As Joe Gibbs rang in the new year with that old sinking feeling, Washington's 65-year-old coach suddenly remembered why he'd gotten out of the business the first time around. Why did I take this job? Gibbs must have asked himself as he paced the visitor's sideline of Lincoln Financial Field last Jan. 1, watching as his revived Redskins scrapped for their first playoff berth since 1999.
The Skins had won five consecutive games, including a victory over the NFC East-leading New York Giants the week before; now they needed only to subdue the last-place Philadelphia Eagles to secure their place in the postseason.
On paper, to give an analogy that Gibbs can appreciate, it looked like more of a lock than Ricky Bobby beating Cal Naughton Jr. to the checkered flag. The Eagles' season had degenerated into a nightmare long before, and instead of Donovan McNabb going deep for Terrell Owens, it was MikeMcMahon heaving rainbows for rookie Reggie Brown.

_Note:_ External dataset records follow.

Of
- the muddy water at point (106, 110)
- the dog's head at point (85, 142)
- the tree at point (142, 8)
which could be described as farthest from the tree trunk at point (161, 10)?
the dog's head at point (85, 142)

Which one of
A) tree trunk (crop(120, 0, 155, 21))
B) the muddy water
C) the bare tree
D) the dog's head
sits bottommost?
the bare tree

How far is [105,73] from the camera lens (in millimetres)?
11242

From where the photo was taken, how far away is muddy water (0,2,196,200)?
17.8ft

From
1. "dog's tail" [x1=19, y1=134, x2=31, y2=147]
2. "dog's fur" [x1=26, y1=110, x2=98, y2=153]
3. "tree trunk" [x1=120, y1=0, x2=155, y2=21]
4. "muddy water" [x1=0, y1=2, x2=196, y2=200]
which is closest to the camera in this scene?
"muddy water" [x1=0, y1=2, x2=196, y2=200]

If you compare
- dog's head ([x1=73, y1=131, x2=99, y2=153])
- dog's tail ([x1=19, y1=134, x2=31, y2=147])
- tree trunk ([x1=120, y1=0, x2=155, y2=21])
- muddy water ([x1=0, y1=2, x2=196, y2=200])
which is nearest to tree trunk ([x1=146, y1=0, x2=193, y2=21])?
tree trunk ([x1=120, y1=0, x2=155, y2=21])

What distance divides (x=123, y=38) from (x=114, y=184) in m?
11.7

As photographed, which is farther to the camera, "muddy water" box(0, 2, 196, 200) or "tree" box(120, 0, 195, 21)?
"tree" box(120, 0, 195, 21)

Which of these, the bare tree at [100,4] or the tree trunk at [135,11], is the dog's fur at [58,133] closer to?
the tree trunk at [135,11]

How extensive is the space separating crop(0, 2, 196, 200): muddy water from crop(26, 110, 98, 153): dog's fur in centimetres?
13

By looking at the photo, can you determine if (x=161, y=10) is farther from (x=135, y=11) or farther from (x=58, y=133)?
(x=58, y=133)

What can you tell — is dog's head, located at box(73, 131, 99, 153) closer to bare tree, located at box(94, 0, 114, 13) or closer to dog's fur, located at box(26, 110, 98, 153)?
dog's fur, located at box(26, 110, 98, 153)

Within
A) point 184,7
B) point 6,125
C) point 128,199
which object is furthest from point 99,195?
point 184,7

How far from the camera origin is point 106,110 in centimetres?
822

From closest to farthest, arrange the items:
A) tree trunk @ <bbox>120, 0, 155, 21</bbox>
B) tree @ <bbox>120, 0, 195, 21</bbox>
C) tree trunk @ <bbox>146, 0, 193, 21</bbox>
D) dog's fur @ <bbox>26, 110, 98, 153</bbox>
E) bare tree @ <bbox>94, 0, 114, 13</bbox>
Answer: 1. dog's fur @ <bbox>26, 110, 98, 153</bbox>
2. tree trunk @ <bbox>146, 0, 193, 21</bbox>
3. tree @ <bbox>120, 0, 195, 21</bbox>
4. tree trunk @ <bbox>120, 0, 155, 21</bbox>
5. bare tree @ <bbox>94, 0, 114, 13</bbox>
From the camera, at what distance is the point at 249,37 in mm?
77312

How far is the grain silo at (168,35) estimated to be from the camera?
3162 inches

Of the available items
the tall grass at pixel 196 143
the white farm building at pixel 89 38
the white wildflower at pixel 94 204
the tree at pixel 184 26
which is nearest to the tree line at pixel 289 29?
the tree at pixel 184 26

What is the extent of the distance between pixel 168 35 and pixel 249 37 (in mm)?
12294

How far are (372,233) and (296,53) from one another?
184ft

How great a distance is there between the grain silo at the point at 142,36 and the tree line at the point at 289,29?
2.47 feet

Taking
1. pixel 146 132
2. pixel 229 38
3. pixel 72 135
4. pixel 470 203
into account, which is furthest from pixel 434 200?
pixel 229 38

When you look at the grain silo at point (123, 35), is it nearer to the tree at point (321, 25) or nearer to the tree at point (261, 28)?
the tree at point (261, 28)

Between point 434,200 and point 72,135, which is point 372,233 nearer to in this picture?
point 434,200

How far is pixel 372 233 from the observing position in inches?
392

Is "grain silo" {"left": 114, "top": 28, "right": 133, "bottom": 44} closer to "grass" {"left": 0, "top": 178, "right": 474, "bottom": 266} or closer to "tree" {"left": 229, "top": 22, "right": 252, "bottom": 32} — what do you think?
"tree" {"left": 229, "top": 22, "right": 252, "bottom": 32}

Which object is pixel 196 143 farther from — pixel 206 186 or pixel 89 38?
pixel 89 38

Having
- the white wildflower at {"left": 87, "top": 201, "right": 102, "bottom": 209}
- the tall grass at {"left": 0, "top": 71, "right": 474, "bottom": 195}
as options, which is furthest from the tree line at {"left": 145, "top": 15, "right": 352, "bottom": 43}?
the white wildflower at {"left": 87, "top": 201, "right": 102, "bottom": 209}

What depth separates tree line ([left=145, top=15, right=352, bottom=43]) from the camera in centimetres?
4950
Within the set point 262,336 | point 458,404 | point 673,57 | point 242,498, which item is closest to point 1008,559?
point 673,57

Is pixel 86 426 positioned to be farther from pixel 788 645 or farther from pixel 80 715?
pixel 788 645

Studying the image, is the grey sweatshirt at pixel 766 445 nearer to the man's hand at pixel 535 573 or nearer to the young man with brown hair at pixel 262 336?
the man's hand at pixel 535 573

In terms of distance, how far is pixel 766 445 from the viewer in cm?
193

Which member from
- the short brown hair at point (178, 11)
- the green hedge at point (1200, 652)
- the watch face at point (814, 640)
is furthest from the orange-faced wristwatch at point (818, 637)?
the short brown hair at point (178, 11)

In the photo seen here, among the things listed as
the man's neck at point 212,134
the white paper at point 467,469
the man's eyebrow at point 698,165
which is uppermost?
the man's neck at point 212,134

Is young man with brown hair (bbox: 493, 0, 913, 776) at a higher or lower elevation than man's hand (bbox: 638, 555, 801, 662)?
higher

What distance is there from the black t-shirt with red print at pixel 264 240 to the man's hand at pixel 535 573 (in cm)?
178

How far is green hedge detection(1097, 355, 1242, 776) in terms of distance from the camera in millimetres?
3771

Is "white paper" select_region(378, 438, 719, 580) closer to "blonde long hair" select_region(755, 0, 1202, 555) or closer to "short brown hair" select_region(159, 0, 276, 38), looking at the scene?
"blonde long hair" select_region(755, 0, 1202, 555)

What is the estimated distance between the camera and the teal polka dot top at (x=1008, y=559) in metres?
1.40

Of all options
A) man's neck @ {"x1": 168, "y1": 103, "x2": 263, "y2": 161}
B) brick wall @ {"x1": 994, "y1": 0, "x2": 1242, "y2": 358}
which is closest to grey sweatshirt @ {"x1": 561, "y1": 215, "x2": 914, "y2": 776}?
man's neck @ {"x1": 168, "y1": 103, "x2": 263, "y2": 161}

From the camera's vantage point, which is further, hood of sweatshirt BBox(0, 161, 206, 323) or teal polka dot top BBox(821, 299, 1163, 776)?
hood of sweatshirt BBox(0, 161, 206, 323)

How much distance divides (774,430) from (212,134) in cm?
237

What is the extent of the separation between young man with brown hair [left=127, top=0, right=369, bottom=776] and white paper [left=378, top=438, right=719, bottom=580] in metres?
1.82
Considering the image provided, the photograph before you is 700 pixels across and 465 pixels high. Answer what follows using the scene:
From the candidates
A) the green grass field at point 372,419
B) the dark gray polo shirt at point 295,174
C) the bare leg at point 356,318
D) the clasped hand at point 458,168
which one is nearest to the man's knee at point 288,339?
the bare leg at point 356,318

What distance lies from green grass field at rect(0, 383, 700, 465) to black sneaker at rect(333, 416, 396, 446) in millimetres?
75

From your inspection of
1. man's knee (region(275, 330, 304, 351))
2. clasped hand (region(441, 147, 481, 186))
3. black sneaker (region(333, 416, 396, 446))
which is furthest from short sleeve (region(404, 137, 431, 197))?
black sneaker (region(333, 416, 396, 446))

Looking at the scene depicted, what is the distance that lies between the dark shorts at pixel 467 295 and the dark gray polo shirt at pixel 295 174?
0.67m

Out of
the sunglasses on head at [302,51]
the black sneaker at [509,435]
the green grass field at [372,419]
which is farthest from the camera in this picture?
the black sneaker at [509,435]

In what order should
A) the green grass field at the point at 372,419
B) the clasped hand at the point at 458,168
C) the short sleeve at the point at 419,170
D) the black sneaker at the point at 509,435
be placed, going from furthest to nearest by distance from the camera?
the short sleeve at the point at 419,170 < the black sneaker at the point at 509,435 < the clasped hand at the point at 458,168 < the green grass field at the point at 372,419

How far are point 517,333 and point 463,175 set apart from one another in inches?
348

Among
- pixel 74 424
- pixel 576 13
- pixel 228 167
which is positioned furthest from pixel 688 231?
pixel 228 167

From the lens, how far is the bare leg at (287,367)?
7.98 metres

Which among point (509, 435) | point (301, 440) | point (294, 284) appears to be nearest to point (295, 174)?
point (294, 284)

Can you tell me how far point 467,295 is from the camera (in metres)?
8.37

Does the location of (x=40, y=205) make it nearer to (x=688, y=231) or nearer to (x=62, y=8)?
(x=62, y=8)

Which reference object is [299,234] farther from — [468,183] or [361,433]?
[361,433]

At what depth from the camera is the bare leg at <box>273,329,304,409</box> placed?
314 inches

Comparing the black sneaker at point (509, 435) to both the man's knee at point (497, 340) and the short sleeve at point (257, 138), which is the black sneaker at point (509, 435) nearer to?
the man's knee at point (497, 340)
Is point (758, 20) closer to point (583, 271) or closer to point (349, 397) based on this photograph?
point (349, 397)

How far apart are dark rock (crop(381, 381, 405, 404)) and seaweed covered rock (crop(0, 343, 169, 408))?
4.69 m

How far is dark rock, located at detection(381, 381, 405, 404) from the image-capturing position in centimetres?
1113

Make that Touchdown Reggie Brown: With two first-half trips to the end zone, he and the Eagles jumped out to a 17-7 lead, and Gibbs -- whose team would ultimately rally for a 31-20 victory -- was reminded what it's like to play in a division in which no game is a breather.
When Gibbs ended his 12-year coaching sabbatical in January 2004, some hinted that the NFC East wouldn't pose nearly as much of a challenge as it had during his earlier stint as Washington's coach. At that point only the Eagles had put together back-to-back winning seasons in the 21st century and were in the midst of a run in which they captured each of four consecutive division titles by at least two games.
Gibbs didn't buy the "NFC Least" propaganda for a minute. "What you'd like to do is be in a division with poor ownership and bad coaching," the legendary coach said earlier this month while reclining in his Redskins Park office after a training-camp practice. "Not this one."
Sure enough, as we head into the 2006 season, the East is a beast once again. Two teams that made the playoffs in '05 (the Giants and the Redskins) and another that just missed (the Cowboys) all seem to have gotten stronger, and the Eagles believe they're a lot closer to the unit that won the NFC in '04 than the one that produced last year's 6-10 disaster.
If you think Gibbs, one of the greatest coaches in modern football history, took an easy path to the Hall of Fame, a quick replay review is in order. While coaching Washington to three Super Bowl triumphs and 11 winning seasons from 1981 to '92, Gibbs routinely battled Giants, Cowboys and Eagles teams that were physical, unrelenting and superbly coached. (The Cardinals were in the division as well, but let's not go there.)
Consider that during a 14-year stretch beginning in 1982, the NFC East produced an astounding eight Super Bowl winners, with the Skins also losing one to the Raiders in '84. In three of those seasons a team from the division fell in the NFC Championship Game.